La fédération de l’agroalimentaire au Royaume-Uni commente avec prudence l’accalmie des prix outre-Manche.

L’Indice britannique CPIH des prix à la consommation, y compris les coûts de logement des propriétaires-occupants, depuis 2013. Global en bleu foncé, pour l'alimentation hors alcools en bleu clair. L'indice redescend de la vague.
© Office national des statistiques du Royaume-Uni

« Il est bon de voir l’inflation tomber à 8% pour les aliments et boissons en décembre. Cela reflète les baisses continues des coûts d’approvisionnement et les efforts constants des fabricants pour réduire leurs coûts de production afin de réduire autant que possible les prix pour les consommateurs » ; ainsi s’exprime le directeur de la fédération agroalimentaire britannique (FDA), Karen Betts, sur le site internet de le FDA. Pour autant le responsable souligne qu’en dehors des baisses de prix du lait entier ou du beurre, les autres continuent de grimper, certains vigoureusement comme l’huile d’olive qui a bondi de 45,8 en un an. Karen Betts signale le record du cacao et la flambée du sucre pendant 9 mois avant d’amorcer la redescente. Il prévient aussi les acteurs économiques du Royaume-Uni que les inondations et la montée du fret maritime ne manqueront pas de faire grimper les prix en 2024.

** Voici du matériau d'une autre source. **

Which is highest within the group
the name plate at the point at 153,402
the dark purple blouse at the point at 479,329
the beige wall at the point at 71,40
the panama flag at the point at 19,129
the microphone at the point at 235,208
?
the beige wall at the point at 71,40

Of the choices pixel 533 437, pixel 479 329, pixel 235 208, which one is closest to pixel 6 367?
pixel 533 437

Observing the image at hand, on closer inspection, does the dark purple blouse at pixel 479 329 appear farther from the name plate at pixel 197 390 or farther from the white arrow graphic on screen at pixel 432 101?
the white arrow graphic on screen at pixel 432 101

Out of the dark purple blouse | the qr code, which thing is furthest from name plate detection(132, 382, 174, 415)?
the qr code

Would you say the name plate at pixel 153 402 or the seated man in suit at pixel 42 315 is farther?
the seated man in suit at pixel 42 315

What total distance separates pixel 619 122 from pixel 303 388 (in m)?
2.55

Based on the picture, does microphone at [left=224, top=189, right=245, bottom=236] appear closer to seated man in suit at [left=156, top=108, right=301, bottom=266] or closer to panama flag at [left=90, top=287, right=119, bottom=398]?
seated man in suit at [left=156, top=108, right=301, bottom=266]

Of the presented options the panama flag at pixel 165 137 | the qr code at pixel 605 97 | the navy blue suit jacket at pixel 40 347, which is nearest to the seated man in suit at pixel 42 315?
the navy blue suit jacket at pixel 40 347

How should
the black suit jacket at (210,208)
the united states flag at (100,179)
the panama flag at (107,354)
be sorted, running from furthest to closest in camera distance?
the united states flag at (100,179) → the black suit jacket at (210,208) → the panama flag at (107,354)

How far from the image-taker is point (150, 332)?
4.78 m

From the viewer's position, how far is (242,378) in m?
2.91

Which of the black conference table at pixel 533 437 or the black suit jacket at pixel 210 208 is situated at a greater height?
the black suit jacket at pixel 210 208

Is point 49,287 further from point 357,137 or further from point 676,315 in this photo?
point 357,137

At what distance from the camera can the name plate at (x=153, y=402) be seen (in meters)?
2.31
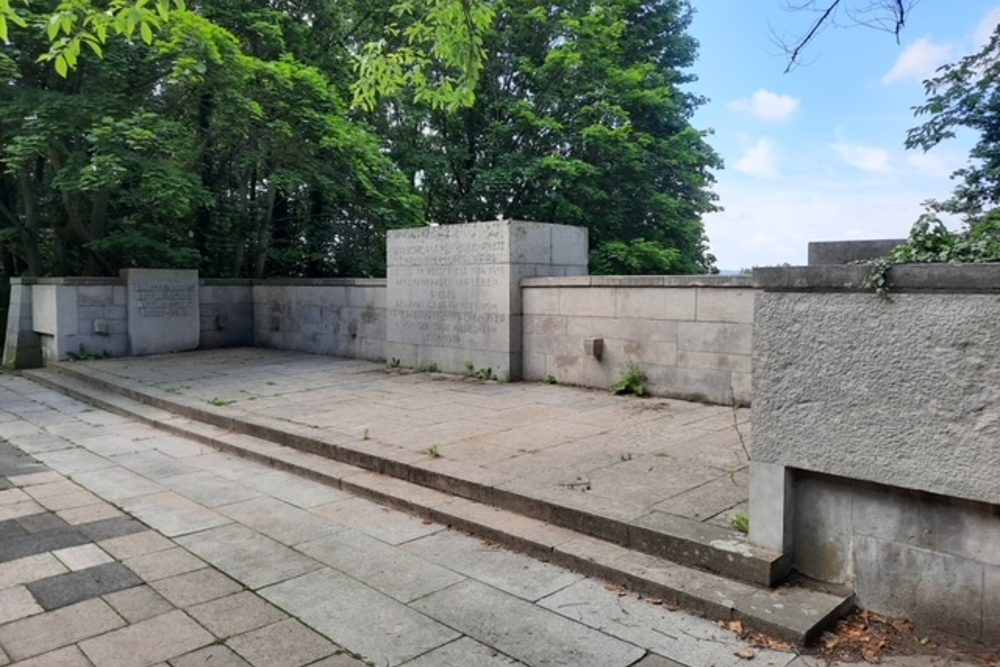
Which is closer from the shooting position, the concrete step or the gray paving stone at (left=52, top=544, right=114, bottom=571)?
the concrete step

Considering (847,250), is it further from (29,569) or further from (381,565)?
(29,569)

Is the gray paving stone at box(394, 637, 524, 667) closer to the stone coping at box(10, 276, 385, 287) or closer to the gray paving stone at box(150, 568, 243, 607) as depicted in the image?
the gray paving stone at box(150, 568, 243, 607)

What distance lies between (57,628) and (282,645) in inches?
36.9

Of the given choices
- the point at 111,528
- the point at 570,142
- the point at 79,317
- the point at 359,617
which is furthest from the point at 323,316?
the point at 570,142

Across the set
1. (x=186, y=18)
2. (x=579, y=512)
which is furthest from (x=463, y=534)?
(x=186, y=18)

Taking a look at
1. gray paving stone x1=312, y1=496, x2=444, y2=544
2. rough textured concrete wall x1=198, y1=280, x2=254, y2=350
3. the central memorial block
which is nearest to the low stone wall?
gray paving stone x1=312, y1=496, x2=444, y2=544

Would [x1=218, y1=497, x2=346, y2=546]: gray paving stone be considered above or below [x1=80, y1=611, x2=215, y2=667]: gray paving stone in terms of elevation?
above

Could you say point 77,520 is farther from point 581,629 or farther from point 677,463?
point 677,463

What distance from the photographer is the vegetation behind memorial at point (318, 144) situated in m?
9.97

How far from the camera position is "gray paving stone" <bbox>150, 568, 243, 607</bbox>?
2928mm

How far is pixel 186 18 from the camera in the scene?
916 cm

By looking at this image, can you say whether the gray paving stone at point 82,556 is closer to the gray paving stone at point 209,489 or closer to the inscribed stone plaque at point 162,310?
the gray paving stone at point 209,489

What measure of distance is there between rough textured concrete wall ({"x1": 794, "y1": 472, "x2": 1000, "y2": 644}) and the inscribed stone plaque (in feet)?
35.1

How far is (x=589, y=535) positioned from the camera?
11.1ft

Accalmie des prix pour le consommateur britannique

L’Indice britannique CPIH des prix à la consommation, y compris les coûts de logement des propriétaires-occupants, s’est élevé de 4,2 % au courant de l’année 2023. Pour l’alimentaire hors alcools, l’indice atteint à 8% en décembre 2023, étant descendu chaque mois du pic de 19,2% de mars 2023. L’assouplissement de l’inflation en 2023 est attribué par l’office national des statistiques au lait, aux fromages et aux œufs.